La multiplicación de mensajes intimidatorios en escuelas de la capital y el Gran Rosario evidencia un fenómeno de viralización que trasciende la broma pesada. El Estado provincial busca equilibrar la activación de protocolos de seguridad con la necesidad de no alimentar una conmoción social que paralice las instituciones.
Genealogía de una alarma social
La aparición sincronizada de inscripciones en baños y cadenas de WhatsApp en instituciones como el IES, San José de Guadalupe y el Sagrado Corazón, no puede leerse de forma aislada. Este fenómeno se inscribe en una estela de sensibilidad extrema tras el antecedente reciente en San Cristóbal, que funcionó como un catalizador de ansiedades latentes. Lo que hoy enfrentamos es una «convergencia de riesgos»: la vulnerabilidad emocional post-pandemia de los jóvenes y la eficacia de los algoritmos de redes sociales como TikTok para nacionalizar desafíos —o trends— que simulan ataques armados. El Ministerio de Educación ya no solo gestiona pedagogía, sino que debe administrar un clima de época marcado por la amenaza como lenguaje de desahogo o imitación.

> Líneas dadas:

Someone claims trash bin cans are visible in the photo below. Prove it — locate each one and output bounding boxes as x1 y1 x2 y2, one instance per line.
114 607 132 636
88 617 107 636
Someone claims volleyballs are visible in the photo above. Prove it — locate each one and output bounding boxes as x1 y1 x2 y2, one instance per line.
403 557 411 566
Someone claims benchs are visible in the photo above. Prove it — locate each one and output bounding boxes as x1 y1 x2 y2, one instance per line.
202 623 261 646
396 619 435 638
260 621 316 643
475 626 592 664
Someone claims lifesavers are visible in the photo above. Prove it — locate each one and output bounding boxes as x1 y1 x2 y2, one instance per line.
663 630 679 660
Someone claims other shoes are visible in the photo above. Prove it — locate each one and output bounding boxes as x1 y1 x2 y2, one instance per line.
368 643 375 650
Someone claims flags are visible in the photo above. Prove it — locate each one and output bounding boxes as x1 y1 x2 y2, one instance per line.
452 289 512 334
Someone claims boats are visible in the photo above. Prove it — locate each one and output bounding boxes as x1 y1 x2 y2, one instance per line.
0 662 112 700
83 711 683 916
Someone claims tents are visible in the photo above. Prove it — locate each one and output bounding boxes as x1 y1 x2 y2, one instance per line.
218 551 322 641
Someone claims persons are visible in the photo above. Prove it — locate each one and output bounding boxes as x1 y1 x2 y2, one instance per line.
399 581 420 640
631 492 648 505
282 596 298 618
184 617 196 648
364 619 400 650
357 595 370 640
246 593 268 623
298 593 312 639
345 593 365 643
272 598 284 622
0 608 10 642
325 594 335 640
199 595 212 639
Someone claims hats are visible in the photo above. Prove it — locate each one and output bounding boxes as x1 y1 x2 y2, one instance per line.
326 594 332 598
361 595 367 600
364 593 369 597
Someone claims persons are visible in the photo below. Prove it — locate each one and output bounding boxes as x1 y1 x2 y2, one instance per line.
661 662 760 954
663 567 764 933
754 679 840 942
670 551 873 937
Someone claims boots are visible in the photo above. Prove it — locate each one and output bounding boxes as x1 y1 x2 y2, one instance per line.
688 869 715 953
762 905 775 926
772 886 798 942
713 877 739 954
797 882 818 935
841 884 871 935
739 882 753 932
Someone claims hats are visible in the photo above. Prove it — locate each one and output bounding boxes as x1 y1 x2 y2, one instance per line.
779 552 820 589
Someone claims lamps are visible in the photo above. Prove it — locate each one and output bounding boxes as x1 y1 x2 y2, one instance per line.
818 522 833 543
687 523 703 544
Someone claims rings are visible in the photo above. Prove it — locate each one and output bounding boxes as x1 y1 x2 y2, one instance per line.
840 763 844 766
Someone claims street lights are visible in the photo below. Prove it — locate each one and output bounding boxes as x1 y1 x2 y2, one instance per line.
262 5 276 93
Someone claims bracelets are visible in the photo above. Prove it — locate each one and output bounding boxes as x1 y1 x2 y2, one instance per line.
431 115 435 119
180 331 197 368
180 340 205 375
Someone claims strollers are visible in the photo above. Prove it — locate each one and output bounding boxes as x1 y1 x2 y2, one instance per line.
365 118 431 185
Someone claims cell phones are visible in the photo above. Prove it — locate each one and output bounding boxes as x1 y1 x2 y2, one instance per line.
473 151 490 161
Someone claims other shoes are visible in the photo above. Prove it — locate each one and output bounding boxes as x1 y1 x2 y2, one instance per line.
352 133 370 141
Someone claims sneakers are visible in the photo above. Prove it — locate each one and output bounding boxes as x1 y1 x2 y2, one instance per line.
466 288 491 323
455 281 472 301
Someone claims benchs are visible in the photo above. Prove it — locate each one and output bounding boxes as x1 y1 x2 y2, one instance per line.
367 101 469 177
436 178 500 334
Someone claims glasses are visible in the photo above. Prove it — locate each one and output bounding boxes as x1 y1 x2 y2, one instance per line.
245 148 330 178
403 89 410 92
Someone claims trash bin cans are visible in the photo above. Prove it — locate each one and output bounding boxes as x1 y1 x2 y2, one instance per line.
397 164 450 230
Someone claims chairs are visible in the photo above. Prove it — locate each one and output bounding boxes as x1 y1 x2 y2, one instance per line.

> Lo que harás:
a – Copia del texto sobre las amenazas en las escuelas el fragmento que va desde "Genealogía de una" hasta "desahogo o imitación.".
b – Según el texto sobre las amenazas en las escuelas, ¿dónde ocurrió el antecedente reciente que avivó la preocupación?

> Soluciones del ejercicio:
a –
Genealogía de una alarma social
La aparición sincronizada de inscripciones en baños y cadenas de WhatsApp en instituciones como el IES, San José de Guadalupe y el Sagrado Corazón, no puede leerse de forma aislada. Este fenómeno se inscribe en una estela de sensibilidad extrema tras el antecedente reciente en San Cristóbal, que funcionó como un catalizador de ansiedades latentes. Lo que hoy enfrentamos es una «convergencia de riesgos»: la vulnerabilidad emocional post-pandemia de los jóvenes y la eficacia de los algoritmos de redes sociales como TikTok para nacionalizar desafíos —o trends— que simulan ataques armados. El Ministerio de Educación ya no solo gestiona pedagogía, sino que debe administrar un clima de época marcado por la amenaza como lenguaje de desahogo o imitación.

b – En San Cristóbal.